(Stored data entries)
┏━━

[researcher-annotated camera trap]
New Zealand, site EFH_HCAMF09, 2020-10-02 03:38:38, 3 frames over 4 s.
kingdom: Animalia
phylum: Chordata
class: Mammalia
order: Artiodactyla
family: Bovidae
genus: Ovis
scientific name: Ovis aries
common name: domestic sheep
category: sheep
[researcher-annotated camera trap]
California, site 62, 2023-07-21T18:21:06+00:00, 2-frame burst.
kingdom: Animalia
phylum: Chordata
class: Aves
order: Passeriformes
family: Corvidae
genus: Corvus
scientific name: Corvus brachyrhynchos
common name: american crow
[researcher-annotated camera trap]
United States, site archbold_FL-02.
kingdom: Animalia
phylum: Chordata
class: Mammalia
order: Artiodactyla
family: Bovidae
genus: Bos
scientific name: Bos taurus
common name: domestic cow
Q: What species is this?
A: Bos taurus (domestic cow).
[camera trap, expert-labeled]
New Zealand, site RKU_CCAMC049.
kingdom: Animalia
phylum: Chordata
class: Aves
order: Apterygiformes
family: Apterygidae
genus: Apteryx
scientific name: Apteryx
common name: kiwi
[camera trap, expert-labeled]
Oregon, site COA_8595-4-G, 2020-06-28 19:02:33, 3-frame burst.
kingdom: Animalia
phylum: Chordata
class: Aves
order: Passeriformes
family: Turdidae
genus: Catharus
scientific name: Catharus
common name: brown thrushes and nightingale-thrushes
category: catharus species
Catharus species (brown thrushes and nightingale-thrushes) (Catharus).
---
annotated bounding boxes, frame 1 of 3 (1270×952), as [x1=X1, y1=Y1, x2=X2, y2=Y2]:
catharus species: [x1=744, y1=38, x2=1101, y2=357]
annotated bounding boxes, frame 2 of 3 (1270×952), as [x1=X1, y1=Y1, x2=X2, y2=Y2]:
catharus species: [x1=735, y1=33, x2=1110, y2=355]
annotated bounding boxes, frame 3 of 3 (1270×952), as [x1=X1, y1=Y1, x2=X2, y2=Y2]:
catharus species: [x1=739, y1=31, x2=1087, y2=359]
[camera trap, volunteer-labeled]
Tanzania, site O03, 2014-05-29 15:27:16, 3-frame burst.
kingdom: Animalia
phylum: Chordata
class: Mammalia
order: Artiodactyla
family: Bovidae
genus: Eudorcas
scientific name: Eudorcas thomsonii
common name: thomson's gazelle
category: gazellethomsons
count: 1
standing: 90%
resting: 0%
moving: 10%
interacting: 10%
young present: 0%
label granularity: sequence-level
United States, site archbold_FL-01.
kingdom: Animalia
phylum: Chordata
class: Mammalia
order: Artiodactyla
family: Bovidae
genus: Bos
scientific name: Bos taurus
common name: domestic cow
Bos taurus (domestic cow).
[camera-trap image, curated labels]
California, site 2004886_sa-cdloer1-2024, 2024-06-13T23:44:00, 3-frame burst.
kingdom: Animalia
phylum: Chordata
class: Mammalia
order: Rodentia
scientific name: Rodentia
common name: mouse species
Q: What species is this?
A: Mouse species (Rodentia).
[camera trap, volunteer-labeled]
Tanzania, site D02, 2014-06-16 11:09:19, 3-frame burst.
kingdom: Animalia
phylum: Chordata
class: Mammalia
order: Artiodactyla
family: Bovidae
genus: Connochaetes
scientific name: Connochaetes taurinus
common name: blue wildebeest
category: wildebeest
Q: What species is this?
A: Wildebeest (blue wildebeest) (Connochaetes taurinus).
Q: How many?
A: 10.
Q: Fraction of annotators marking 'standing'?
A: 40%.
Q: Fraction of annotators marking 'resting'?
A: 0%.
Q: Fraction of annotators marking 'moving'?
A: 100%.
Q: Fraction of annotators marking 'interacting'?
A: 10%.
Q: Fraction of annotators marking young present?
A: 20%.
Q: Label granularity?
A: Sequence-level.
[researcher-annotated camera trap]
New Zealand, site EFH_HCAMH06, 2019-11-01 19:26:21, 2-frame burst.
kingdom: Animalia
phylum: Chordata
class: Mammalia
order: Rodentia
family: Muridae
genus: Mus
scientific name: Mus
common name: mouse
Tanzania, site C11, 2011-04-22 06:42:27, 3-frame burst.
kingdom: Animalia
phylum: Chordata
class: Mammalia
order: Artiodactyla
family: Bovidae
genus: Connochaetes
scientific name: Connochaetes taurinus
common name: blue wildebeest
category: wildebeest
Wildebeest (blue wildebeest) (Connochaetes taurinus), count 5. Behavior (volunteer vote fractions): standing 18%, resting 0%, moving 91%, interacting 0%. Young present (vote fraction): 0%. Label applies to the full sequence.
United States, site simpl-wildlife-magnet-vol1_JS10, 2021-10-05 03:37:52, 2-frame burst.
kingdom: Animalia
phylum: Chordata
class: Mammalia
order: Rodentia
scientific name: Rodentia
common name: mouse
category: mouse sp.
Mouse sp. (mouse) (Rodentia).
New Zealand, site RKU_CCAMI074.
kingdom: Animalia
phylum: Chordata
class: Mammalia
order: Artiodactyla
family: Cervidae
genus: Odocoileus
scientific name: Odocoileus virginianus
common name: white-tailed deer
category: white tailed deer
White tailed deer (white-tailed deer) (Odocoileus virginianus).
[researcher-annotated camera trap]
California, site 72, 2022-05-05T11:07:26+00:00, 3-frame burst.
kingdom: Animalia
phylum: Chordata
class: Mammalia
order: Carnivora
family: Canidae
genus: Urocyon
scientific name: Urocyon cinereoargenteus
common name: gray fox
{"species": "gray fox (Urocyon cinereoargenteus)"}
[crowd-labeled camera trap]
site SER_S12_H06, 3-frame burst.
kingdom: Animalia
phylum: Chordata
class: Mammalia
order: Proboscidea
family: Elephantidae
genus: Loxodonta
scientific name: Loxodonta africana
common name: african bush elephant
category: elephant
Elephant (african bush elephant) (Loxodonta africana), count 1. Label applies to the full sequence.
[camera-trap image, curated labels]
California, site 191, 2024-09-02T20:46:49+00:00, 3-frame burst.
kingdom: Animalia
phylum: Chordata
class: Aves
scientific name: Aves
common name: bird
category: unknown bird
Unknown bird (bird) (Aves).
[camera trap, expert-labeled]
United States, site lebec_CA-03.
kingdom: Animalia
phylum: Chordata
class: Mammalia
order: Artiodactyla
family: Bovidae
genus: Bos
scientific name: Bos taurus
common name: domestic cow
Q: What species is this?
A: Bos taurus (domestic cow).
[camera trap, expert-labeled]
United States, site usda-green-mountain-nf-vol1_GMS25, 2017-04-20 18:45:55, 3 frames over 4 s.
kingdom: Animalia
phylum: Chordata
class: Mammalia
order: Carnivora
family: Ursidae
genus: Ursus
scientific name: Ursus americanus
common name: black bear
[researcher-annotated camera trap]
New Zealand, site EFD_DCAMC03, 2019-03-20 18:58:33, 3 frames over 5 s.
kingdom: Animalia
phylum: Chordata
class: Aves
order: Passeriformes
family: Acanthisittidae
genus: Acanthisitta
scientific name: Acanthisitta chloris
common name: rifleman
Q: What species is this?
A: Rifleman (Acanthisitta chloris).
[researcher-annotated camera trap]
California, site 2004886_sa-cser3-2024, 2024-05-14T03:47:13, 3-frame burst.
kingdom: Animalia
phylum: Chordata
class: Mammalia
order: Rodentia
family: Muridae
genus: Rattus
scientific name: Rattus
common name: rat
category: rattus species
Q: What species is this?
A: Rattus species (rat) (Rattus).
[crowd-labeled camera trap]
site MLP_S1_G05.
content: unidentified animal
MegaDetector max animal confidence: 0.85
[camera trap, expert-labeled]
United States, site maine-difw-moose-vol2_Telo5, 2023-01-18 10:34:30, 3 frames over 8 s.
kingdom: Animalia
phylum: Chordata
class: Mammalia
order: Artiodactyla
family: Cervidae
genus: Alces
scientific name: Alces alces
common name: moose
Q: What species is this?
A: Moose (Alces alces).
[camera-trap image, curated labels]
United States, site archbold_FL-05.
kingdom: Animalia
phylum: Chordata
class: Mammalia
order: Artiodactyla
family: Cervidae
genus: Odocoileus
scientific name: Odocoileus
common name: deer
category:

┗━━

# [Task to carry out]
The first line of the entries above marks where to begin; repeat each line exactly through the one that contains "United States, site archbold_FL-02.", and include that line.

# [Worked solution]
[researcher-annotated camera trap]
New Zealand, site EFH_HCAMF09, 2020-10-02 03:38:38, 3 frames over 4 s.
kingdom: Animalia
phylum: Chordata
class: Mammalia
order: Artiodactyla
family: Bovidae
genus: Ovis
scientific name: Ovis aries
common name: domestic sheep
category: sheep
[researcher-annotated camera trap]
California, site 62, 2023-07-21T18:21:06+00:00, 2-frame burst.
kingdom: Animalia
phylum: Chordata
class: Aves
order: Passeriformes
family: Corvidae
genus: Corvus
scientific name: Corvus brachyrhynchos
common name: american crow
[researcher-annotated camera trap]
United States, site archbold_FL-02.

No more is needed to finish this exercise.